Enfin, l’ « état subtil » ne doit pas être envisagé seulement dans les
êtres vivants individuels, et, comme tout autre état, il a sa correspondance
dans l’ordre cosmique ; c’est à quoi se réfèrent les mystères de l’ « Œuf du
Monde », cet antique symbole commun aux Druides et aux Brâhmanes. Il semble que
nous soyons bien loin des phénomènes du spiritisme ; cela est vrai, mais c’est
pourtant la dernière remarque que nous venons de faire qui va nous y ramener,
en nous permettant de compléter l’explication que nous en proposons, et à
laquelle il manquait encore quelque chose.
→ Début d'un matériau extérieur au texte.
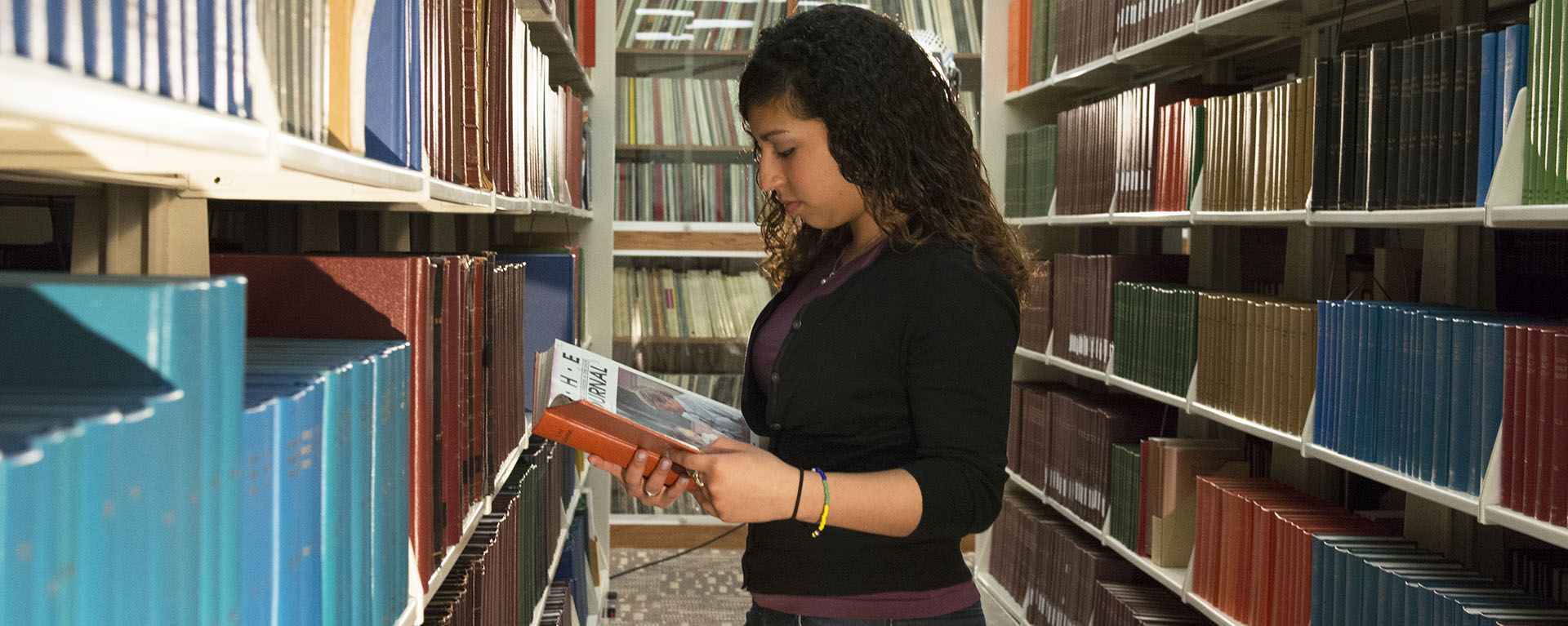 Student looking at book in Mabee Library stacks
L’être vivant, en chacun de ses états, est en rapport avec le milieu
cosmique correspondant ; cela est évident pour l’état corporel, et, pour les
autres, l’analogie doit être observée ici comme en toutes choses ; la véritable
analogie, correctement appliquée, ne saurait, cela va sans dire, être rendue
responsable de ces abus de la fausse analogie que l’on relève à chaque instant
chez les occultistes.
Ceux-ci, sous le nom de « plan astral », ont dénaturé, caricaturé pour
ainsi dire, le milieu cosmique qui correspond à l’ « état subtil », milieu
incorporel, dont un « champ de forces » est la seule image que puisse se faire
un physicien, et encore sous la réserve que ces forces sont tout autres que
celles qu’il est habitué à manier.
Voilà donc de quoi expliquer les actions étrangères qui peuvent, dans
certains cas, venir s’adjoindre à l’action des êtres vivants, s’y combiner en
quelque sorte pour la production des phénomènes ; et, là encore, ce qu’il faut
craindre le plus en formulant des théories, c’est de limiter arbitrairement des
possibilités que l’on peut dire proprement indéfinies (nous ne disons pas
infinies).
Les forces susceptibles d’entrer en jeu sont diverses et multiples ;
qu’on doive les regarder comme provenant d’êtres spéciaux, ou comme de simples
forces dans un sens plus voisin de celui où le physicien entend ce mot, peu
importe quand on s’en tient aux généralités, car l’un et l’autre peuvent être
vrais suivant les cas.
Parmi ces forces, il en est qui sont, par leur nature, plus
rapprochées du monde corporel et des forces physiques, et qui, par conséquent,
se manifesteront plus aisément en prenant contact avec le domaine sensible par
l’intermédiaire d’un organisme vivant (celui d’un médium) ou par tout autre
moyen.
Or ces forces sont précisément les plus inférieures de toutes, donc
celles dont les effets peuvent être les plus funestes et devraient être évités
le plus soigneusement ; elles correspondent, dans l’ordre cosmique, à ce que
sont les plus basses régions du « subconscient » dans l’être humain.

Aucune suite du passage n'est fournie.